Living in Questions and Conversations

Possibilities, Ontology
“In coaching, we embrace not knowing so that wisdom can show up.” ―Julio Olalla

Ontological coaching in part embodies the distinctions of language. As an ontological coach, we spend time deeply engaged in conversations, conversations that create possibilities and change. A coaching session in its simplest explanation is a conversation where the coach’s presence, curiosity, and observations can expand a coachee’s seeing and knowing resulting in transformative shifts. The coachee is able to find new footing, a different orientation and the possibility of new action creating new and exciting results for their life and work.

In my experience of the American education system, we are addicted to answers. One of the biggest transitions I have made in studying ontological coaching and being in training to be certified as a coach is that I don’t have, nor do I need to have all of the answers for someone else’s life. What I do bring is a powerful observer, that is curious, passionate and who has deep resilience. Being born and living with a bone disease has taught me that pain may not be optional, but that suffering is a choice. And perhaps a more important distinction is that suffering and pain is not something to be eradicated but rather an opportunity to examine ourselves deeply. Our open wounds can be an opportunity for us, rather than a limit. Perhaps then it is our orientation and story towards an event or a struggle that creates for us obstacles. Could we then shift how we relate and see the world and in so doing move, change, or eliminate our obstacles?

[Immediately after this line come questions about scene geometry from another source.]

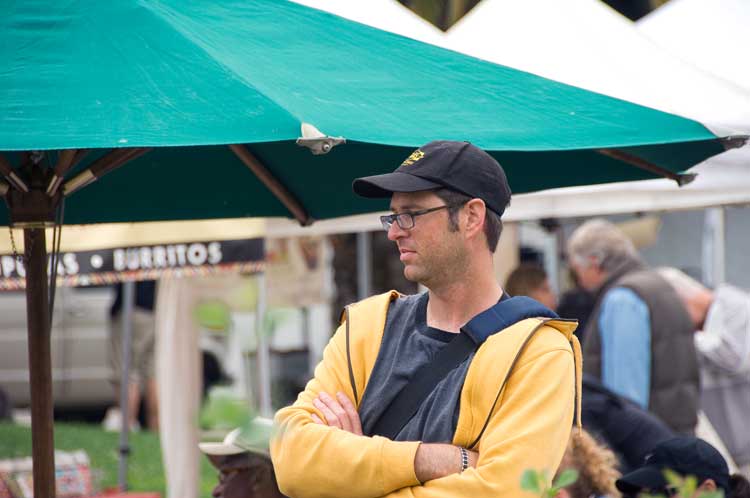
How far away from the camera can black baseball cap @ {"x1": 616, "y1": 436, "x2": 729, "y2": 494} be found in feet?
11.7

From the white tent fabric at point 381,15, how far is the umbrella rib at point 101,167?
706 mm

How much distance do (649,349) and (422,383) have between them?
387 centimetres

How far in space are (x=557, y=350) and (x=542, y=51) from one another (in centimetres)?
263

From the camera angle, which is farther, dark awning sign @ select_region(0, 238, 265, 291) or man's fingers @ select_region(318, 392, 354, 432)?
dark awning sign @ select_region(0, 238, 265, 291)

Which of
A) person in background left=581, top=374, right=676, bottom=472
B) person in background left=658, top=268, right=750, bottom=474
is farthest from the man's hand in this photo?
person in background left=658, top=268, right=750, bottom=474

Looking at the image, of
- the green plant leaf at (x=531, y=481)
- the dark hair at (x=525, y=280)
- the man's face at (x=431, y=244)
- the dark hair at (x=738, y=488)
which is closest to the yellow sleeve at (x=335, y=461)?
the man's face at (x=431, y=244)

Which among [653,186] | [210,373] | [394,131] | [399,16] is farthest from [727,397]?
[394,131]

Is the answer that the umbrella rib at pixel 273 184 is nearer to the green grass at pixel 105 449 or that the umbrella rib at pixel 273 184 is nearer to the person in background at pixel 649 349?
the person in background at pixel 649 349

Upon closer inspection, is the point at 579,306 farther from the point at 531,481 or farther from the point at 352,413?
the point at 531,481

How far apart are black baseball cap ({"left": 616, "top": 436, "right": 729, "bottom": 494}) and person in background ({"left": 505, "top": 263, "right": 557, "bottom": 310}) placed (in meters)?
2.30

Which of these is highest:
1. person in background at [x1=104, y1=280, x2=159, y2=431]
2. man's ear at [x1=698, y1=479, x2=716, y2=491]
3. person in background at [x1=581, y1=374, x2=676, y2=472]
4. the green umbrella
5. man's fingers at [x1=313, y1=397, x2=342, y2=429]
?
the green umbrella

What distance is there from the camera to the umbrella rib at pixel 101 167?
10.8 ft

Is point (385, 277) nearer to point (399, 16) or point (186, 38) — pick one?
point (399, 16)

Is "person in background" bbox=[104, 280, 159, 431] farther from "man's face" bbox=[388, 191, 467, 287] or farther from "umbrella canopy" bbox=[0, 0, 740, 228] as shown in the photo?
"man's face" bbox=[388, 191, 467, 287]
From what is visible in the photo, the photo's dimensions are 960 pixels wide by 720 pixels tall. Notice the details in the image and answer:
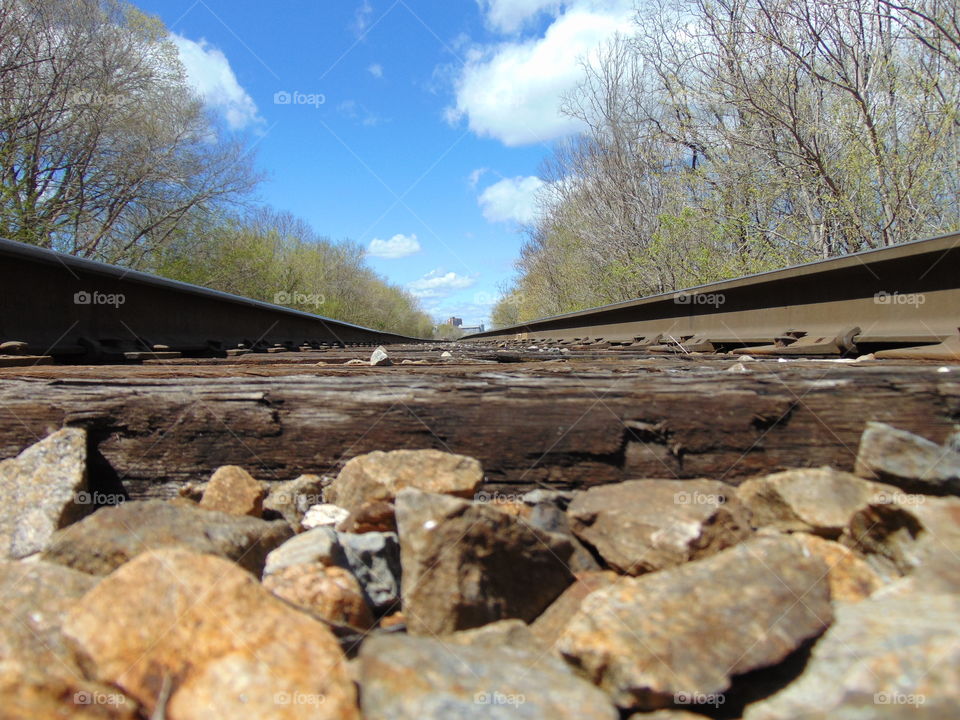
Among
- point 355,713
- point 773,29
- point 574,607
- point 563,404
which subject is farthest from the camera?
point 773,29

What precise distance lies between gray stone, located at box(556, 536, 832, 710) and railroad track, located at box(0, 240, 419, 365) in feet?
9.59

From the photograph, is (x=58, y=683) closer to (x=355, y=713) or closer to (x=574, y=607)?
(x=355, y=713)

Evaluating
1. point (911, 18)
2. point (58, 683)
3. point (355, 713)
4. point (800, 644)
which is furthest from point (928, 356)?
point (911, 18)

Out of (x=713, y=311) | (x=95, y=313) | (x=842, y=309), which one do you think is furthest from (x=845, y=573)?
(x=713, y=311)

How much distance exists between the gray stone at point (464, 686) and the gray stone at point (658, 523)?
358 millimetres

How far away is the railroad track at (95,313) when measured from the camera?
3143mm

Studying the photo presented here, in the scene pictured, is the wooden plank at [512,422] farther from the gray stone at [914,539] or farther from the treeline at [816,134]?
the treeline at [816,134]

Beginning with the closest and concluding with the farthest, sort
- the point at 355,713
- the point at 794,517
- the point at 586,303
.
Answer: the point at 355,713 < the point at 794,517 < the point at 586,303

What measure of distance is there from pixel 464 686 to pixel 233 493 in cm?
90

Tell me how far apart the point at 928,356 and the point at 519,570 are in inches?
90.0

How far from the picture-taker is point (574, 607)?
Answer: 1169 mm

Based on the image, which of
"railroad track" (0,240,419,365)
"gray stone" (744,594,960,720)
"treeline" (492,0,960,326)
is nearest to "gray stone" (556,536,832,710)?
"gray stone" (744,594,960,720)

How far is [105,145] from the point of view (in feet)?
51.2

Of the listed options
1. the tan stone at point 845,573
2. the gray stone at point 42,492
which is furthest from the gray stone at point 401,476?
the tan stone at point 845,573
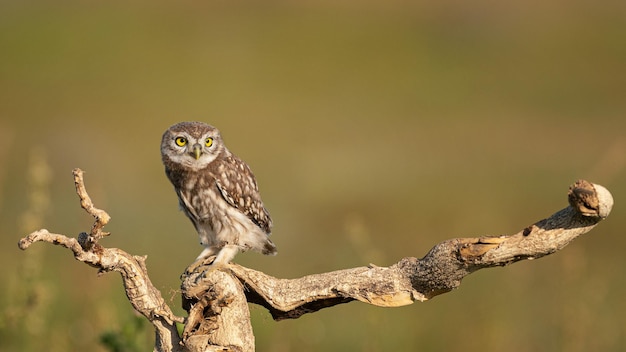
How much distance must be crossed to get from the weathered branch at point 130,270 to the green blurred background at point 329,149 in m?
0.25

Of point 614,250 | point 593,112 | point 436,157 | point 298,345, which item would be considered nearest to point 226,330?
point 298,345

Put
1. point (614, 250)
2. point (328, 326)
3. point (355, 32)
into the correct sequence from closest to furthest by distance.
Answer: point (328, 326) < point (614, 250) < point (355, 32)

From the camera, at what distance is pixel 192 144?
14.8 ft

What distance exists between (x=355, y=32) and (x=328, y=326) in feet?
94.3

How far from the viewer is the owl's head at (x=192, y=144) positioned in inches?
178

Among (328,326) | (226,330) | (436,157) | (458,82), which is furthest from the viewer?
(458,82)

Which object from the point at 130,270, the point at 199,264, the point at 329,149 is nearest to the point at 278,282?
the point at 130,270

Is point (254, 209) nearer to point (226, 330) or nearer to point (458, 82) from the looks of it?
point (226, 330)

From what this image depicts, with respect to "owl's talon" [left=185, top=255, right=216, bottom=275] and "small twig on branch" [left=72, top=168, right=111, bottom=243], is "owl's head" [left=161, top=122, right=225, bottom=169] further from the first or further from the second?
"small twig on branch" [left=72, top=168, right=111, bottom=243]

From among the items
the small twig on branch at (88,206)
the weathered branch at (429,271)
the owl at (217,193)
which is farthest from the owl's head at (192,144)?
the small twig on branch at (88,206)

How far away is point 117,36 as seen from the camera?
31.5 m

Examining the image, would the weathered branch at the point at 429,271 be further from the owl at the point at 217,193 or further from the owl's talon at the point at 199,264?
the owl at the point at 217,193

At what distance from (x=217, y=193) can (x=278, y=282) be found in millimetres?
1186

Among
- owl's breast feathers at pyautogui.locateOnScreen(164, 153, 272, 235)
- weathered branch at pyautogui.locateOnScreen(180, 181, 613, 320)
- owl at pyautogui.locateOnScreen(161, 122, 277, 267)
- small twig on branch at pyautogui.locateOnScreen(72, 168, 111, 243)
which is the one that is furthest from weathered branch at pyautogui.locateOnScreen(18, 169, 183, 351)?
owl's breast feathers at pyautogui.locateOnScreen(164, 153, 272, 235)
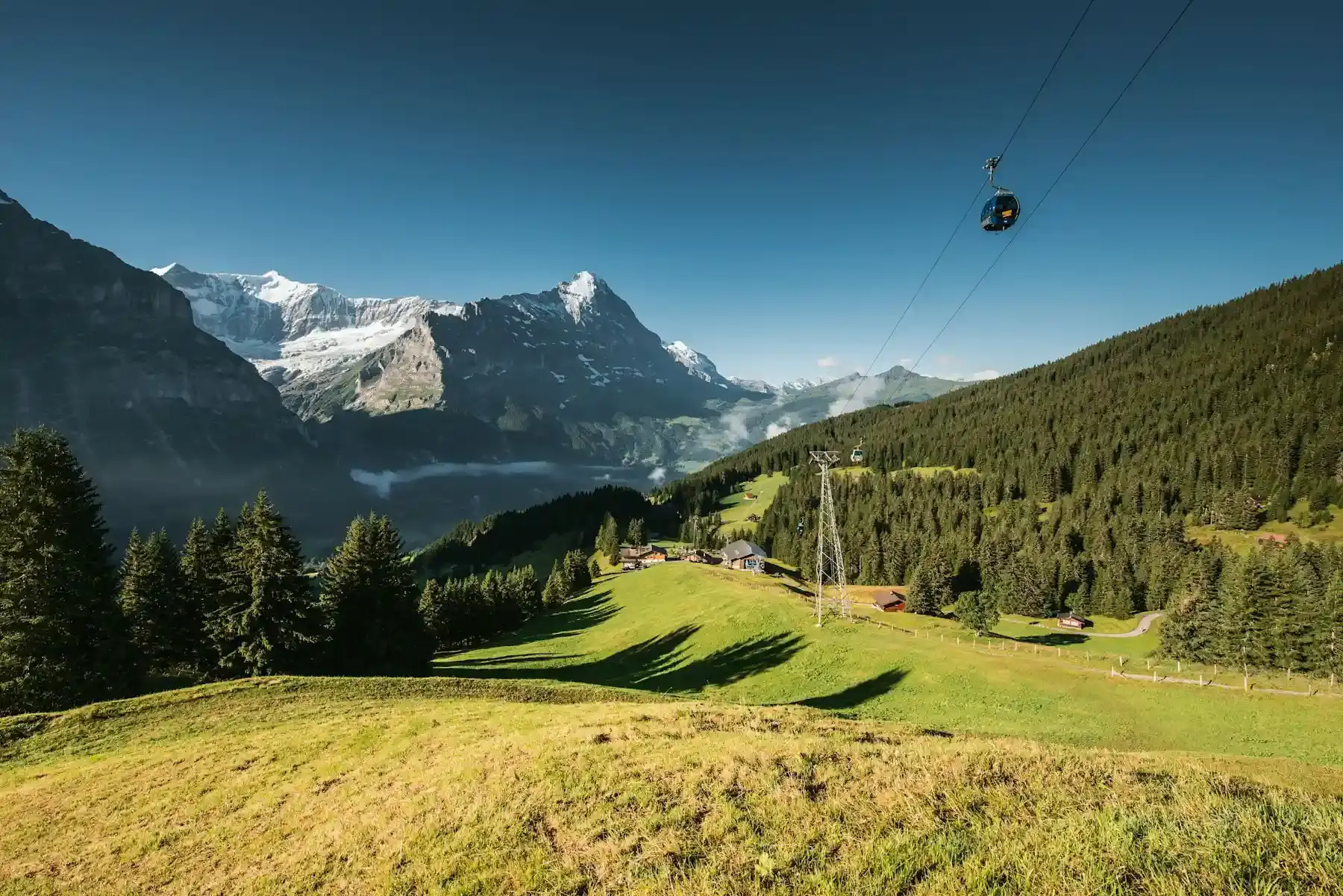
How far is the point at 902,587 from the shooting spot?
127812mm

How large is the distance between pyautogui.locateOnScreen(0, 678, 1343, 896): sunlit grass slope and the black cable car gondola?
62.0 ft

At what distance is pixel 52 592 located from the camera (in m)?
29.0

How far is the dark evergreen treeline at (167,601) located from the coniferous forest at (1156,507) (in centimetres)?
6146

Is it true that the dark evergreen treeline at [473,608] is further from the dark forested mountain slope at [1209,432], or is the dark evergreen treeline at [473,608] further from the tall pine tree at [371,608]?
the dark forested mountain slope at [1209,432]

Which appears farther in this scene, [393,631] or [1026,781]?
[393,631]

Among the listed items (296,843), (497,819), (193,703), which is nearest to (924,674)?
(497,819)

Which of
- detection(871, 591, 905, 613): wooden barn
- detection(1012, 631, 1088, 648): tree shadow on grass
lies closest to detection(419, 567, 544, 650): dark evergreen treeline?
detection(871, 591, 905, 613): wooden barn

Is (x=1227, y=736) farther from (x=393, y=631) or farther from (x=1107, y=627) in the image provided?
(x=1107, y=627)

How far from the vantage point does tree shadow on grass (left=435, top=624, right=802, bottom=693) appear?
4803cm

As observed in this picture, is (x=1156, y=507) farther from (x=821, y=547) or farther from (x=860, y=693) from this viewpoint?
(x=860, y=693)

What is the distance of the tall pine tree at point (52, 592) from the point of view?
91.5 feet

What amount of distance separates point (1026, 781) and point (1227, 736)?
27494mm

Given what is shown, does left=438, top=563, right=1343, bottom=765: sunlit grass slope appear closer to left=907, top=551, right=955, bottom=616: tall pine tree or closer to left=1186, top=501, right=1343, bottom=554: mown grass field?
left=907, top=551, right=955, bottom=616: tall pine tree

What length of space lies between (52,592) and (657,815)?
37672 mm
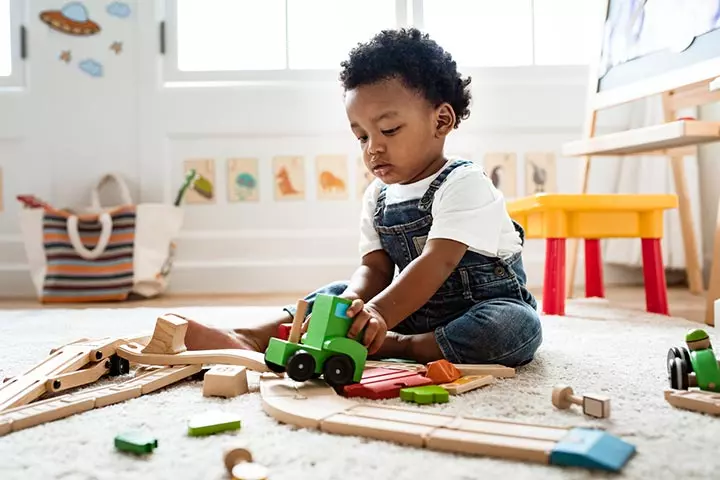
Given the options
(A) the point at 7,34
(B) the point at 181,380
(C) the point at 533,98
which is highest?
(A) the point at 7,34

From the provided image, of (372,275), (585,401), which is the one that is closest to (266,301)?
(372,275)

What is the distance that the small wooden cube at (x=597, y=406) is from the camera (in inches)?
24.3

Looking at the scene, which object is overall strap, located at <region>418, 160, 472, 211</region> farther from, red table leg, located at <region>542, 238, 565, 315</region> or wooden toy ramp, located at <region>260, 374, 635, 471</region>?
red table leg, located at <region>542, 238, 565, 315</region>

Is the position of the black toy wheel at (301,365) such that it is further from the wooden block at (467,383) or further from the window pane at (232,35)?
the window pane at (232,35)

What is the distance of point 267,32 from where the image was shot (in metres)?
2.31

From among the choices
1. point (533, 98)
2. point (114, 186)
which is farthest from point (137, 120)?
point (533, 98)

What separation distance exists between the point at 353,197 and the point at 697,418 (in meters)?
1.69

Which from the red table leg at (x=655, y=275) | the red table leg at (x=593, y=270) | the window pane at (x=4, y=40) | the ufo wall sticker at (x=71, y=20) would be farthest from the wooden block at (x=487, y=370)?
the window pane at (x=4, y=40)

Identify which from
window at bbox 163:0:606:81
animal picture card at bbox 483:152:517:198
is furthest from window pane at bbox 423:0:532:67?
animal picture card at bbox 483:152:517:198

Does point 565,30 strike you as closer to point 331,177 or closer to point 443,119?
point 331,177

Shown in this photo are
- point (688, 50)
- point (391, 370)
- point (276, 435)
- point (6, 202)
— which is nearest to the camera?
point (276, 435)

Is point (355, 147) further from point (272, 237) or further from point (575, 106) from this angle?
point (575, 106)

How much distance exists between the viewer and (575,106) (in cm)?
226

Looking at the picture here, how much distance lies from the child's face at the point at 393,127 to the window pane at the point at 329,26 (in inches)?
55.0
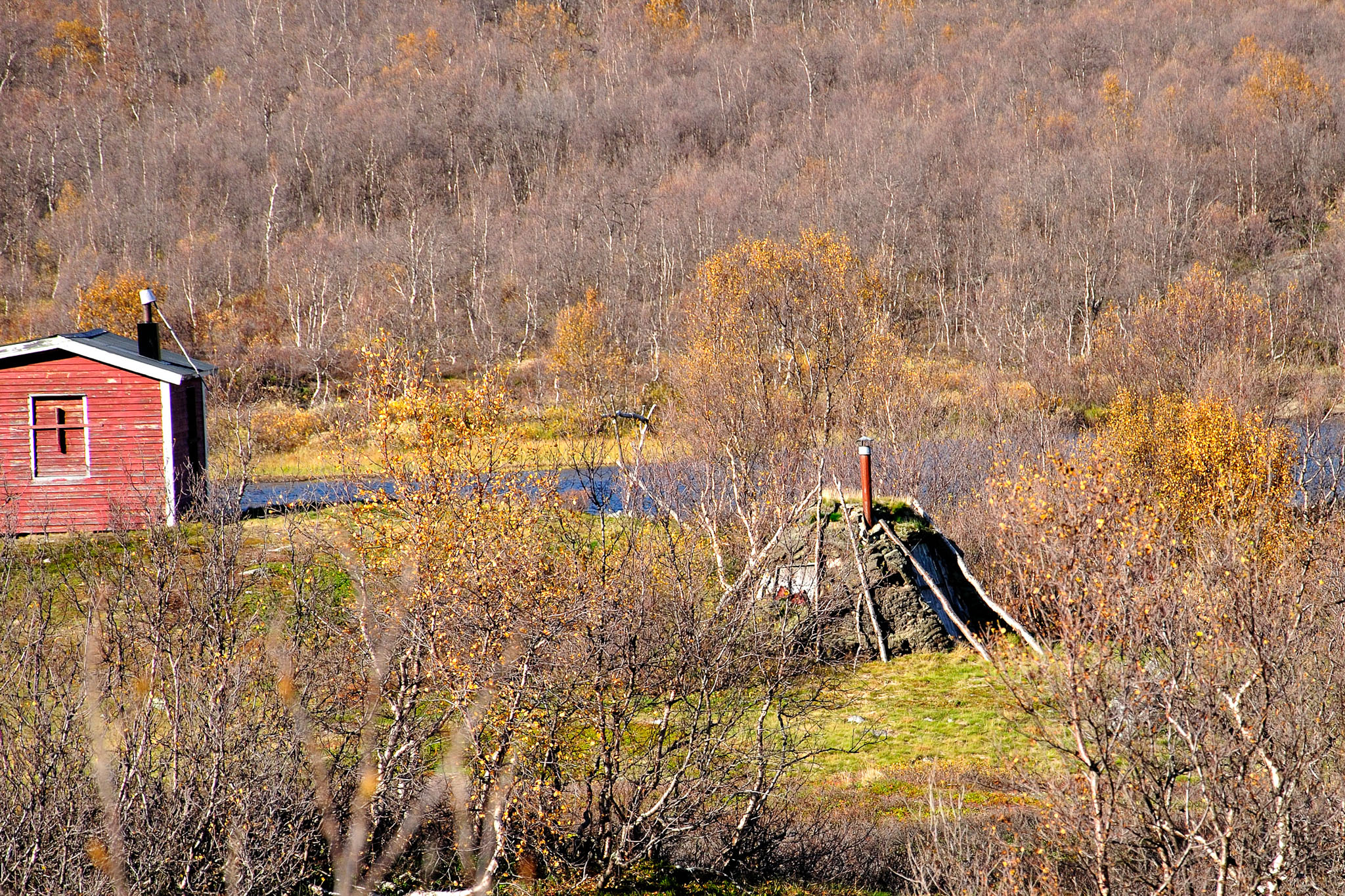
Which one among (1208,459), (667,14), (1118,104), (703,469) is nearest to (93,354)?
(703,469)

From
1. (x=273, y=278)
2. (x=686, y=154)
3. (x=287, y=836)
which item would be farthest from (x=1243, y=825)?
(x=686, y=154)

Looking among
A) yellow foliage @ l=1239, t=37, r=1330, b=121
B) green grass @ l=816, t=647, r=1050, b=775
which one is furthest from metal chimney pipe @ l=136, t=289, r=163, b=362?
yellow foliage @ l=1239, t=37, r=1330, b=121

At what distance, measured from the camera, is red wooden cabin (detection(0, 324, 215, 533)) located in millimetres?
21125

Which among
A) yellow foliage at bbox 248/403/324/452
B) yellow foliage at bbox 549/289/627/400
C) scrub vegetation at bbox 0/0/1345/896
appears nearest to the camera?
scrub vegetation at bbox 0/0/1345/896

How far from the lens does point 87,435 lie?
2147 centimetres

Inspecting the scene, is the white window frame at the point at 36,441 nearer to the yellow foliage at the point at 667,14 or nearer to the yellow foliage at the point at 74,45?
the yellow foliage at the point at 74,45

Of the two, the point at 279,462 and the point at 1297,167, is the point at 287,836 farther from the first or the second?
the point at 1297,167

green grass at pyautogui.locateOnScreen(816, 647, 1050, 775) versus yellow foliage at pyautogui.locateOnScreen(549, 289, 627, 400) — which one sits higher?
yellow foliage at pyautogui.locateOnScreen(549, 289, 627, 400)

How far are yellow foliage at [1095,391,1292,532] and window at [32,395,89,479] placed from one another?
66.7 ft

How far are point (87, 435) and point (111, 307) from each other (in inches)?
1309

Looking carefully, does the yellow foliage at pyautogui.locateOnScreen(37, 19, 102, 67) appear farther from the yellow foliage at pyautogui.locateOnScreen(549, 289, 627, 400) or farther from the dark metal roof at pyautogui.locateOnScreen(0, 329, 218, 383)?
the dark metal roof at pyautogui.locateOnScreen(0, 329, 218, 383)

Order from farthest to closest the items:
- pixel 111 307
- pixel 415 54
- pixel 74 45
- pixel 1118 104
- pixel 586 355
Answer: pixel 415 54, pixel 74 45, pixel 1118 104, pixel 111 307, pixel 586 355

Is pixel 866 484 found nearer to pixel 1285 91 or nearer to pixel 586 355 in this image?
pixel 586 355

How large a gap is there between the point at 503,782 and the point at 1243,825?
4.82m
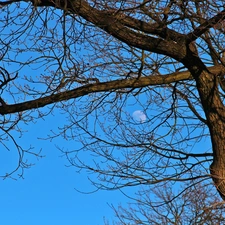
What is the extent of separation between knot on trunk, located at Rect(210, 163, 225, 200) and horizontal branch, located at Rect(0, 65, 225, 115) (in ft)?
3.34

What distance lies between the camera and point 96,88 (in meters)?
4.40

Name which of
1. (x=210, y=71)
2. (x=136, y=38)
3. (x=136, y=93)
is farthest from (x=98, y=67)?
(x=210, y=71)

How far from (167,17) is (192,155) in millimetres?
1923

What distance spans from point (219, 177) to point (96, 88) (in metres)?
1.58

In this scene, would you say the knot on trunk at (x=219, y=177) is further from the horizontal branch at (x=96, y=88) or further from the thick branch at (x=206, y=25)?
the thick branch at (x=206, y=25)

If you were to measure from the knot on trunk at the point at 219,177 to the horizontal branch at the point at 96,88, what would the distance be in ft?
3.34

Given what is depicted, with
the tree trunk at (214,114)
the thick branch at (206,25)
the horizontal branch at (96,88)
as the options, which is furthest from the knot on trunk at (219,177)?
the thick branch at (206,25)

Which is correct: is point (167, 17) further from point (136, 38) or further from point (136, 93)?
point (136, 93)

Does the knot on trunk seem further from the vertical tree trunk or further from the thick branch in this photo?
the thick branch

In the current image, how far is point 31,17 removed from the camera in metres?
3.76

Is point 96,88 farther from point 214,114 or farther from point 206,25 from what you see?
point 206,25

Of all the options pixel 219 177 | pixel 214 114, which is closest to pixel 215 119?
pixel 214 114

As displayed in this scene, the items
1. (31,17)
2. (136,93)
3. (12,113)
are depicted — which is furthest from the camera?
(136,93)

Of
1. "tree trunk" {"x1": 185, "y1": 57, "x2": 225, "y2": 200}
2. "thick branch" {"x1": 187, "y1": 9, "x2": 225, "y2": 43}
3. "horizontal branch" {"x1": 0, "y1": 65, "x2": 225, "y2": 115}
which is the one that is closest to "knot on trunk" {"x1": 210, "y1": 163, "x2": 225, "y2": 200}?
"tree trunk" {"x1": 185, "y1": 57, "x2": 225, "y2": 200}
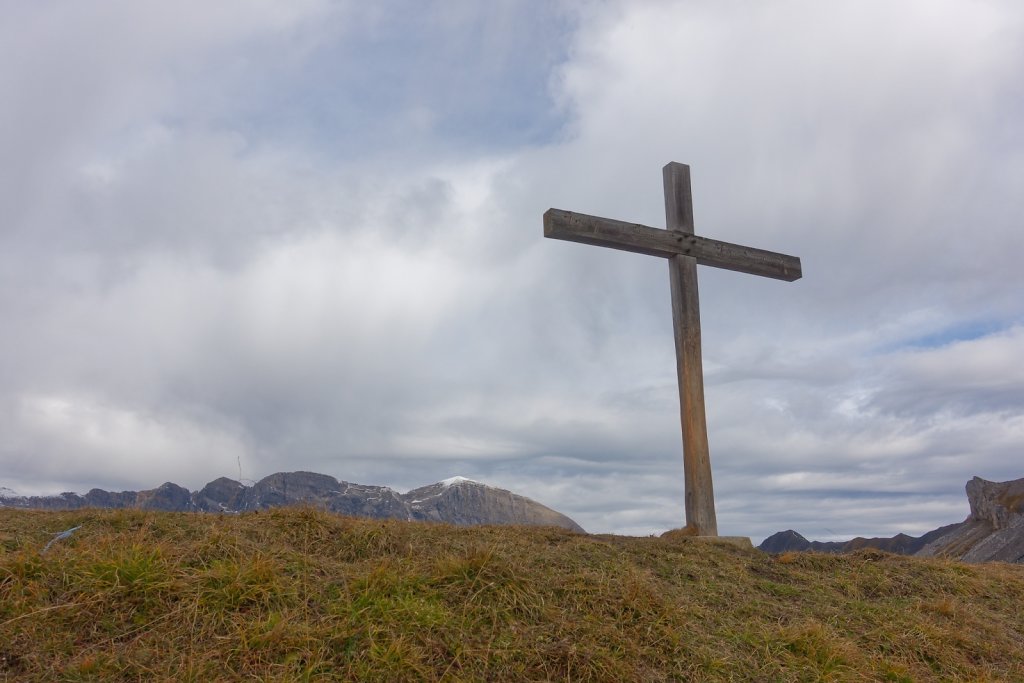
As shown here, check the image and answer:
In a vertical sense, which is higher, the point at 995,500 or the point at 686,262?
the point at 686,262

Inspired by Rainer Maria Rilke, the unofficial poet laureate of On Being, who said:

Be patient toward all that is unsolved in your heart and try to love the questions themselves, like locked rooms and like books that are now written in a very foreign tongue. Do not now seek the answers, which cannot be given you because you would not be able to live them. And the point is, to live everything. Live the questions now. Perhaps then, someday far in the future, you will gradually, without even noticing it, live your way into the answer.”